*** Text under study ***
Thursday, January 15, 2009 11:41:52 AM

Post# of 252642
OT New head of the SEC.

Not what I evisioned.

Obama's Pick to Head SEC Has Record Of Being a Regulator With a Light Touch
By RANDALL SMITH, TOM MCGINTY and KARA SCANNELL

When President-elect Barack Obama nominated Mary Schapiro to lead the Securities and Exchange Commission, he criticized regulators for having "dropped the ball" in a "failure of oversight" in the markets meltdown and the Bernard Madoff scandal.

But a close examination of Ms. Schapiro's record as a regulator shows she has infrequently pursued tough action against big Wall Street firms.

A regulatory-agency merger that Ms. Schapiro oversaw shifted power to larger financial firms at the expense of small ones. The agency she heads, called the Financial Industry Regulatory Authority, or Finra, missed the mortgage crisis and Bernard Madoff's alleged $50 billion Ponzi scheme.

Last year, amid historic market convulsions and Wall Street scandals, Finra often filed tiny cases against small players. During the past few years of Ms. Schapiro's career as a regulator, which earns her over $3 million a year, enforcement fines against firms have plunged.

Ms. Schapiro, whose Senate confirmation hearing is Thursday, has broad regulatory experience. She was an SEC commissioner and led the Commodity Futures Trading Commission and the National Association of Securities Dealers, or NASD, a securities-industry body that was a predecessor of Finra.

People close to Ms. Schapiro, 53 years old, say she can be tough on Wall Street. They say she has shut down "boiler rooms" whose brokers engaged in fraudulent sales tactics; has gone after improper variable-annuity sales; led the adoption of tougher sales-practice rules; and focused on abuse of senior citizens by brokers.
*** End of Text under study ***
(Exercise)
From the article about Mary Schapiro's nomination, return the passage between "A regulatory-agency merger" and "billion Ponzi scheme.", inclusive, with the wording unchanged. The listing after this has no connection to the article about Mary Schapiro's nomination.
*** Given material ***
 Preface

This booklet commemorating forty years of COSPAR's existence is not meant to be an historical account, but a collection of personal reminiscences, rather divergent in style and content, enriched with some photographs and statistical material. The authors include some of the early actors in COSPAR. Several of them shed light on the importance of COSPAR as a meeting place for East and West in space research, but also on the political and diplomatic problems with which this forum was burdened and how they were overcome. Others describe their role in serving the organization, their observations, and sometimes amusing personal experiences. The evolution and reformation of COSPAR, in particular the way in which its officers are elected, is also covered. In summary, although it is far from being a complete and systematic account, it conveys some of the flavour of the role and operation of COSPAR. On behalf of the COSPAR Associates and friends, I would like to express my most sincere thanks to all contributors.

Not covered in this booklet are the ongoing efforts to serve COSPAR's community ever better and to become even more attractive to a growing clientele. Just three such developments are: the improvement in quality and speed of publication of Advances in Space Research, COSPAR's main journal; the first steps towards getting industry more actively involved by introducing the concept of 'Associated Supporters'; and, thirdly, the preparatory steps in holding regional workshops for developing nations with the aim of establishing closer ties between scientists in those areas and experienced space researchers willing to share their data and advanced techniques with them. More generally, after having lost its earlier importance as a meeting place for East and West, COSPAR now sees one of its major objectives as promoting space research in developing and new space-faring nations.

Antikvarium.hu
*** End of Given material ***
(Result below)
A regulatory-agency merger that Ms. Schapiro oversaw shifted power to larger financial firms at the expense of small ones. The agency she heads, called the Financial Industry Regulatory Authority, or Finra, missed the mortgage crisis and Bernard Madoff's alleged $50 billion Ponzi scheme.